+++ Dataset records

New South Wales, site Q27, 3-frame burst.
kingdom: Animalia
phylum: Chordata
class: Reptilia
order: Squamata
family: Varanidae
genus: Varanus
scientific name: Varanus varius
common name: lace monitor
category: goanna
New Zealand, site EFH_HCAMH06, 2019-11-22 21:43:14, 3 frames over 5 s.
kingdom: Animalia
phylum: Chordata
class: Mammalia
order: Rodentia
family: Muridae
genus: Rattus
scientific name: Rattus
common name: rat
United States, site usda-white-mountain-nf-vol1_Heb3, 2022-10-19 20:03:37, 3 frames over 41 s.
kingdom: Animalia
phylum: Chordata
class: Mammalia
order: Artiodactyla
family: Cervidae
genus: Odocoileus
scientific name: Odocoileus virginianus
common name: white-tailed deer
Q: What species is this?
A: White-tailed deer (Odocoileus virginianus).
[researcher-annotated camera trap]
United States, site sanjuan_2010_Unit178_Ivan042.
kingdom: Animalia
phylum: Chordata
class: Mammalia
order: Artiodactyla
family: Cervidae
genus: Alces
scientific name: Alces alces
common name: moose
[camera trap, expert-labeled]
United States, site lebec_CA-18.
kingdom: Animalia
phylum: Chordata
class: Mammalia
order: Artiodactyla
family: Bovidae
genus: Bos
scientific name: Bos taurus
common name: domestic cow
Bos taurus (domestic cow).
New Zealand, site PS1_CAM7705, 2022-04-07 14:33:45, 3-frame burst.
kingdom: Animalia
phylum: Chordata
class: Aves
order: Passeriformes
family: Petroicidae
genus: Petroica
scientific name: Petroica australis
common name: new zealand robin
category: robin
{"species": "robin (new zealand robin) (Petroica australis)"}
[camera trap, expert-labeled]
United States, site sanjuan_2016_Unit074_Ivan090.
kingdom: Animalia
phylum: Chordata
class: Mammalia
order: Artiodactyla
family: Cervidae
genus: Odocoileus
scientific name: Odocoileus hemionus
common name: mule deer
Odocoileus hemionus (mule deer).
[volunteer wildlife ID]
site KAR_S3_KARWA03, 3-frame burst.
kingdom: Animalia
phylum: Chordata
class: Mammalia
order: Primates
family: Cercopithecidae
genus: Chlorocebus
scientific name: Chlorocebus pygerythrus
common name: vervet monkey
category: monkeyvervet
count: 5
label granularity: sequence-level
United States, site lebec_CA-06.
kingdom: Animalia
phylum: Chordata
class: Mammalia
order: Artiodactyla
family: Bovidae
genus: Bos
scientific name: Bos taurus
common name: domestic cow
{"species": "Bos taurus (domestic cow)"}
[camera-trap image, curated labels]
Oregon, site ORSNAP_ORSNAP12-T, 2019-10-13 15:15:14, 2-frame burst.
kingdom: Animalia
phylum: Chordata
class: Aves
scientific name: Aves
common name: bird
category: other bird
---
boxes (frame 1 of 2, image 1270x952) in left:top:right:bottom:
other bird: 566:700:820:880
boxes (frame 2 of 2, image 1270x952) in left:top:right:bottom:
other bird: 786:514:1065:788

++++++

▶ _Exercise_
Extract, word for word, each line of the listing above.

▶ _Response below_
New South Wales, site Q27, 3-frame burst.
kingdom: Animalia
phylum: Chordata
class: Reptilia
order: Squamata
family: Varanidae
genus: Varanus
scientific name: Varanus varius
common name: lace monitor
category: goanna
New Zealand, site EFH_HCAMH06, 2019-11-22 21:43:14, 3 frames over 5 s.
kingdom: Animalia
phylum: Chordata
class: Mammalia
order: Rodentia
family: Muridae
genus: Rattus
scientific name: Rattus
common name: rat
United States, site usda-white-mountain-nf-vol1_Heb3, 2022-10-19 20:03:37, 3 frames over 41 s.
kingdom: Animalia
phylum: Chordata
class: Mammalia
order: Artiodactyla
family: Cervidae
genus: Odocoileus
scientific name: Odocoileus virginianus
common name: white-tailed deer
Q: What species is this?
A: White-tailed deer (Odocoileus virginianus).
[researcher-annotated camera trap]
United States, site sanjuan_2010_Unit178_Ivan042.
kingdom: Animalia
phylum: Chordata
class: Mammalia
order: Artiodactyla
family: Cervidae
genus: Alces
scientific name: Alces alces
common name: moose
[camera trap, expert-labeled]
United States, site lebec_CA-18.
kingdom: Animalia
phylum: Chordata
class: Mammalia
order: Artiodactyla
family: Bovidae
genus: Bos
scientific name: Bos taurus
common name: domestic cow
Bos taurus (domestic cow).
New Zealand, site PS1_CAM7705, 2022-04-07 14:33:45, 3-frame burst.
kingdom: Animalia
phylum: Chordata
class: Aves
order: Passeriformes
family: Petroicidae
genus: Petroica
scientific name: Petroica australis
common name: new zealand robin
category: robin
{"species": "robin (new zealand robin) (Petroica australis)"}
[camera trap, expert-labeled]
United States, site sanjuan_2016_Unit074_Ivan090.
kingdom: Animalia
phylum: Chordata
class: Mammalia
order: Artiodactyla
family: Cervidae
genus: Odocoileus
scientific name: Odocoileus hemionus
common name: mule deer
Odocoileus hemionus (mule deer).
[volunteer wildlife ID]
site KAR_S3_KARWA03, 3-frame burst.
kingdom: Animalia
phylum: Chordata
class: Mammalia
order: Primates
family: Cercopithecidae
genus: Chlorocebus
scientific name: Chlorocebus pygerythrus
common name: vervet monkey
category: monkeyvervet
count: 5
label granularity: sequence-level
United States, site lebec_CA-06.
kingdom: Animalia
phylum: Chordata
class: Mammalia
order: Artiodactyla
family: Bovidae
genus: Bos
scientific name: Bos taurus
common name: domestic cow
{"species": "Bos taurus (domestic cow)"}
[camera-trap image, curated labels]
Oregon, site ORSNAP_ORSNAP12-T, 2019-10-13 15:15:14, 2-frame burst.
kingdom: Animalia
phylum: Chordata
class: Aves
scientific name: Aves
common name: bird
category: other bird
---
boxes (frame 1 of 2, image 1270x952) in left:top:right:bottom:
other bird: 566:700:820:880
boxes (frame 2 of 2, image 1270x952) in left:top:right:bottom:
other bird: 786:514:1065:788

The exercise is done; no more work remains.